Textauszug =
'''

„Wir Schiedsrichter sind ein Teil des Sports“

07.05.2023
Jahr des Schiedsrichters

Schiri-Chef Thorsten Braun im Interview

 
Der Südwestdeutsche Fußballverband ist mal wieder ein Vorreiter gewesen. 2013 hatten die Südwestler das Jahr des Schiedsrichters ausgerufen. Exakt zehn Jahre später nimmt der Deutsche Fußball-Bund den Ball auf und hat ebenfalls den Fokus auf die Unparteiischen gerichtet. Zum Auftakt des Aktionsjahres sprachen wir mit dem Verbandsobmann Thorsten Braun. Der 39-jährige Lehrer aus Maikammer ist seit 2019 der Chef der SWFV-Schiedsrichter.

Herr Braun, warum benötigen die Schiedsrichter ein ihnen gewidmetes Jahr?

'''

Bereitgestelltes Material =
'''

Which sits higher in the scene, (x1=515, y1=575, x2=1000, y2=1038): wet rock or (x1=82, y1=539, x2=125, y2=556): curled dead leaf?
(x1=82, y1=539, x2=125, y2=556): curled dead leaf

'''

Aufgaben =
A. Nenne sämtliche Funktions- und Berufsbezeichnungen, mit denen der Textauszug Thorsten Braun vorstellt.
B. Gib den Abschnitt des Textauszugs wörtlich wieder, beginnend bei „Der Südwestdeutsche Fußballverband“ und endend bei „Chef der SWFV-Schiedsrichter.“.

Lösungen =
A.
- Schiri-Chef
- Verbandsobmann
- Lehrer aus Maikammer
- Chef der SWFV-Schiedsrichter

B.
Der Südwestdeutsche Fußballverband ist mal wieder ein Vorreiter gewesen. 2013 hatten die Südwestler das Jahr des Schiedsrichters ausgerufen. Exakt zehn Jahre später nimmt der Deutsche Fußball-Bund den Ball auf und hat ebenfalls den Fokus auf die Unparteiischen gerichtet. Zum Auftakt des Aktionsjahres sprachen wir mit dem Verbandsobmann Thorsten Braun. Der 39-jährige Lehrer aus Maikammer ist seit 2019 der Chef der SWFV-Schiedsrichter.